The story doesn’t tell us.  No negative encounters are recorded.  All we hear are what seem to be to be positive things happening.  He begins to teach in the synagogue.  Mark records that “many who heard him were astounded.”

The only note as to what brings the change is when they start to remember who he is.  They ask “is not this the carpenter, the son of Mary and brother of James and Joses and Judas and Simon, and are not his sisters here with us?”  They seem to be saying, “We know this kid!  We know where he came from and we know who he is.”  And somewhere, in recognizing him, they begin to take offense at him.

That is when Jesus says, “A prophet is not without honor, except in their own hometown.” 

And, “he could do no deed of power there.”

If the bible is to be believed, we are all confronted with the irony that while a particular village might raise up prophets who can speak God’s Word and do God’s will, they may need to be raised up and lifted up and sent out into the world in order to do these tasks.

I wish Christine could stay at home.  But she can’t.  And the call of God won’t let her do so.

In our prayers, we will give thanks for her courage.  For the courage to go.  And we will pray that we too might find that courage and be willing also to leave behind the familiar and comfortable and travel to the places where we too might cast out demons and offer cures.

It does take courage.

But, again, this is something you also already know.

I would be willing to wager that it hasn’t been much longer than seven days since you found yourself wanting to say something, but just couldn’t.  I would wager that each of us has been in that awkward position where we knew what needed to be said, but also knew that the words would hurt too much or cut too deep.

A pastoral care teacher helped me to realize that the more connected a minister becomes the less likely that minister is to point out the obvious.  “You just can’t take the risk of alienating.”  So, you hold your tongue or at best hint at the truth.  Be careful, when the need arises to say clearly the thing you know to be right.

It isn’t simply that the folks in your hometown won’t hear or accept.  It also happens because you know them too well.

I am trying, really hard, to keep to the message of a sermon crafted on Thursday after having stood by Ron Black’s hospital bed yesterday afternoon, reciting the prayers of committal of the dead.  And I understand that many (or most, or ALL) of you UniLu regulars have likely been somewhere else as I rambled on these past thirteen minutes.  You were remembering Ron; remembering others who have died; recalling his role in helping us re-design and re-construct this very building.  And then the preacher stands up and speaks of “no honor in one’s hometown”?  Being from here, this being my hometown, I find it difficult to say what this text is saying to us.

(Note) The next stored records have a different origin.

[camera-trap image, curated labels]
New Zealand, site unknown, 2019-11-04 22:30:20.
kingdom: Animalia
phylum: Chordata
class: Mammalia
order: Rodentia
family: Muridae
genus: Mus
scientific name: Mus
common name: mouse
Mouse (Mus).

I want to bring this to an end by going back once more to the Gospel lesson from four weeks ago.  Does anyone remember how that one ended?  Jesus redefines what it means to be part of his family.  He says, “’Who are my mother and my brothers (and sisters)?’  And looking at those who sat around him, he said, ‘Here are my mother and brothers (and sisters)!  Whoever does the will of God is my brother and sister and mother.’”

If blood is thicker than water, the thickest of all is the invitation as extended to God’s children.  That bond will separate us from those we love and many of those who love us.  That bond does unite us with the community built upon Jesus’ words, ministry, and life.

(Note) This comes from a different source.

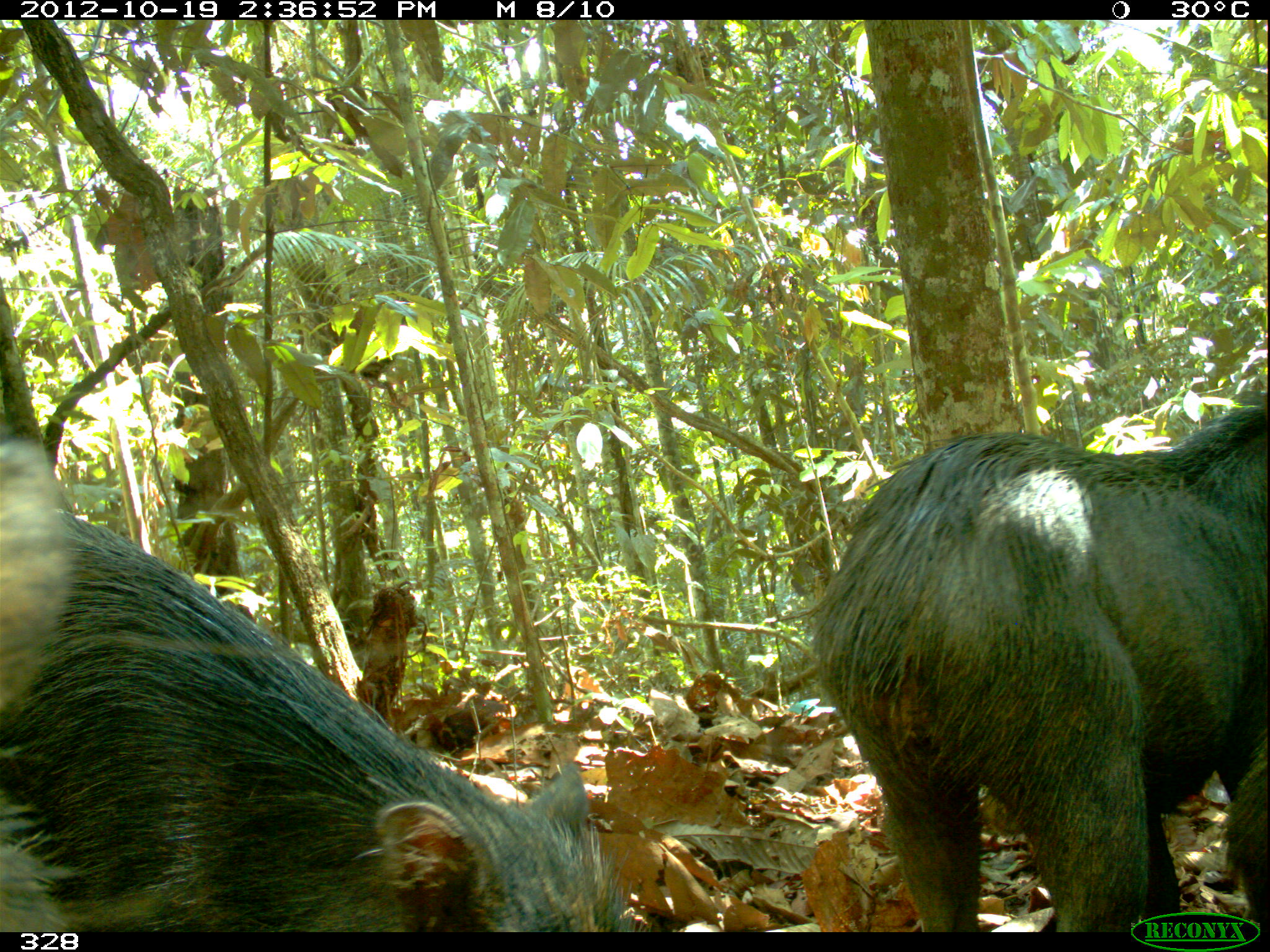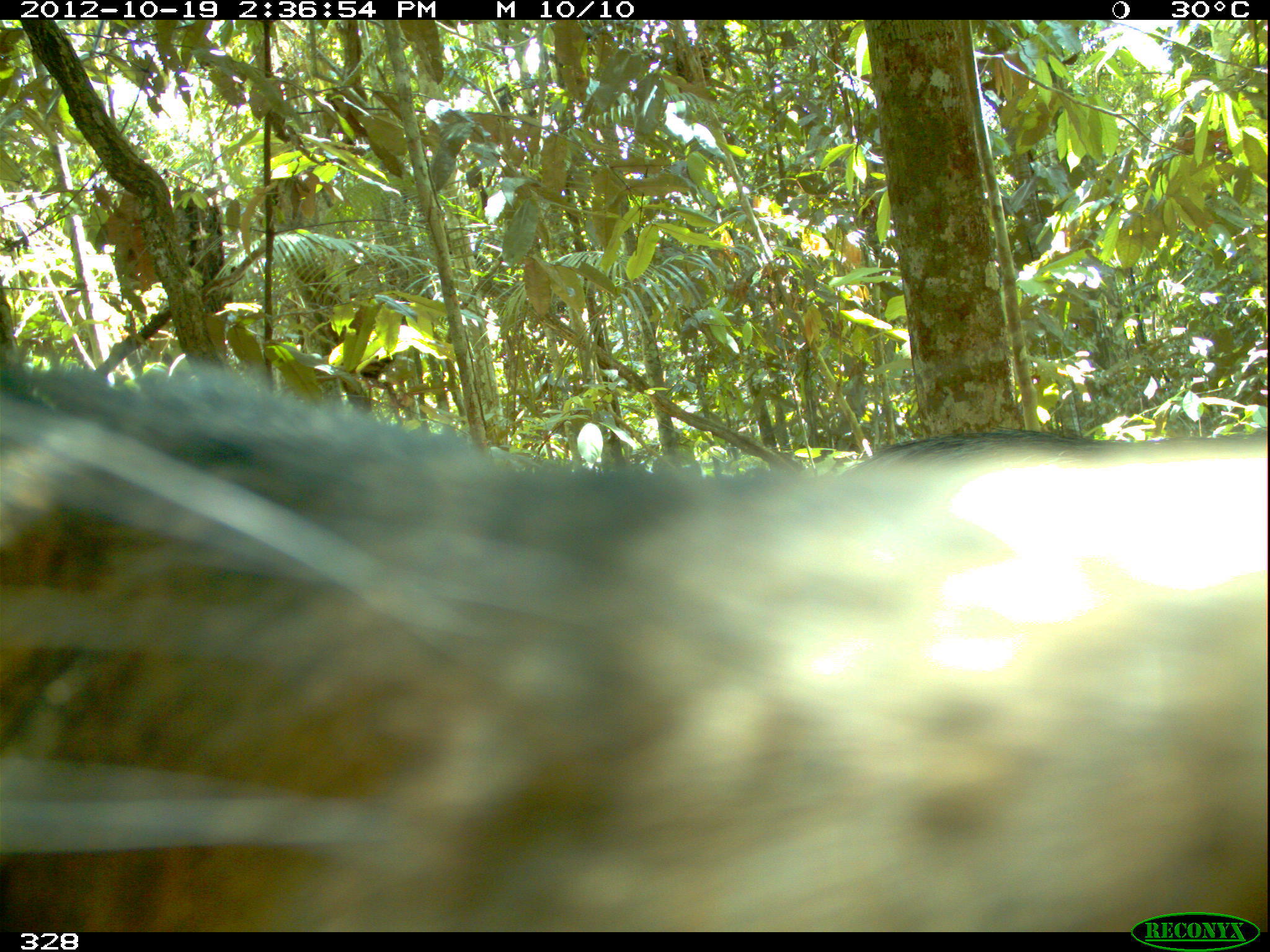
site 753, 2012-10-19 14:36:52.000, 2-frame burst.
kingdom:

As is true for the other 87 YAGM’s, Christine Hart will work miracles.  She will do this because she has heard the call of God.  That call came to her at Bethlehem Lutheran in Irmo, and it was given greater clarity during her years at University Lutheran.  She will speak the Word of God because she has heard it – from us.  And she will go to a place where her courage will not falter and she can say what needs to be said.

As we pray for her, we will pray for that same courage.  From her example, we learn the importance of saying what needs to be said and living the life that ought to be lead.

It is a scary and frightening thing – that she is doing.  We know – because we are aware how frightening it is for us – when we do the same thing, here, in our shared hometown.